Beseitigt Nihil obstat die „Nebelschwaden“ oder friert es sie ein?

Das Nihil obstat der Theo­lo­gen räumt auch die „Nebel­schwa­den“ besei­te, die mit Anspie­lun­gen das „Mär­chen“ von einem „gue­ril­lafreund­li­chen“ Rome­ro för­der­ten, von Rome­ro als „Poli­tagi­ta­tor“, der vom „Mar­xis­mus beein­flußt“ gewe­sen sei.

Postu­la­tor des Selig­spre­chungs­ver­fah­rens ist Erz­bi­schof Vin­cen­zo Paglia.

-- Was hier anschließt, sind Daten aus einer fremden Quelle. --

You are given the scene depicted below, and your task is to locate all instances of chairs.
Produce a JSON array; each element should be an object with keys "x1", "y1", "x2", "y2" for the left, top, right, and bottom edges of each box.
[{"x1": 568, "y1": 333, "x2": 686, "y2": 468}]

Er mach­te sich nun die Wor­te von Rober­to Moroz­zo del­la Roc­ca zu eigen, der über Erz­bi­schof Rome­ro schrieb, daß er „ein römi­scher Prie­ster und Bischof war, gehor­sam gegen­über der Kir­che und dem Evan­ge­li­um durch die Tra­di­ti­on“. Er habe sein Hir­ten­amt „in jenem extre­men und erschüt­ter­ten Westen aus­ge­übt, der Latein­ame­ri­ka in jenen Jah­ren war, wo das Mili­tär und die Todes­schwa­dro­nen im Auf­trag der Olig­ar­chie ein gan­zes Volk bru­tal unter­drück­ten“. Damals sei es gefähr­lich gewe­sen, ein Evan­ge­li­um zu besit­zen. Wer Gerech­tig­keit ein­for­der­te, sei als Kom­mu­nist abge­stem­pelt wor­den. „Wo die Kir­che ver­folgt wur­de, weil sie sich der Rol­le ent­zog, der geist­li­che Arm der olig­ar­chi­schen Macht zu sein“.

Sorge wegen politischer Vereinnahmung

Doch nicht alle in der Kir­che waren von dem von Rober­to Moroz­zo del­la Roc­ca gezeich­ne­ten Schwarz-Weiß-Bild über­zeugt. Wäh­rend Kräf­te, die der Mili­tär­jun­ta nahe­stan­den, in El Sal­va­dor der Cau­sa ableh­nend gegen­über­stan­den, wur­de der Erz­bi­schof vor­schnell von der poli­ti­schen Lin­ken zum Säu­len­hei­li­gen erklärt, einem mehr poli­ti­schen, als reli­giö­sen Säu­len­hei­li­gen. Damit wur­de das Selig­spre­chungs­ver­fah­ren zum Poli­ti­kum, was man­che Kir­chen­krei­se in Rom mit gutem Grund für bedenk­lich hiel­ten. Dort for­der­te man nach ordent­li­cher Pra­xis, die Schrif­ten und Anspra­chen des Erz­bi­schofs inhalt­lich zu über­prü­fen, was wie­der­um von links­ka­tho­li­schen Krei­sen als Ver­schlep­pungs­ver­such kri­ti­siert wurde.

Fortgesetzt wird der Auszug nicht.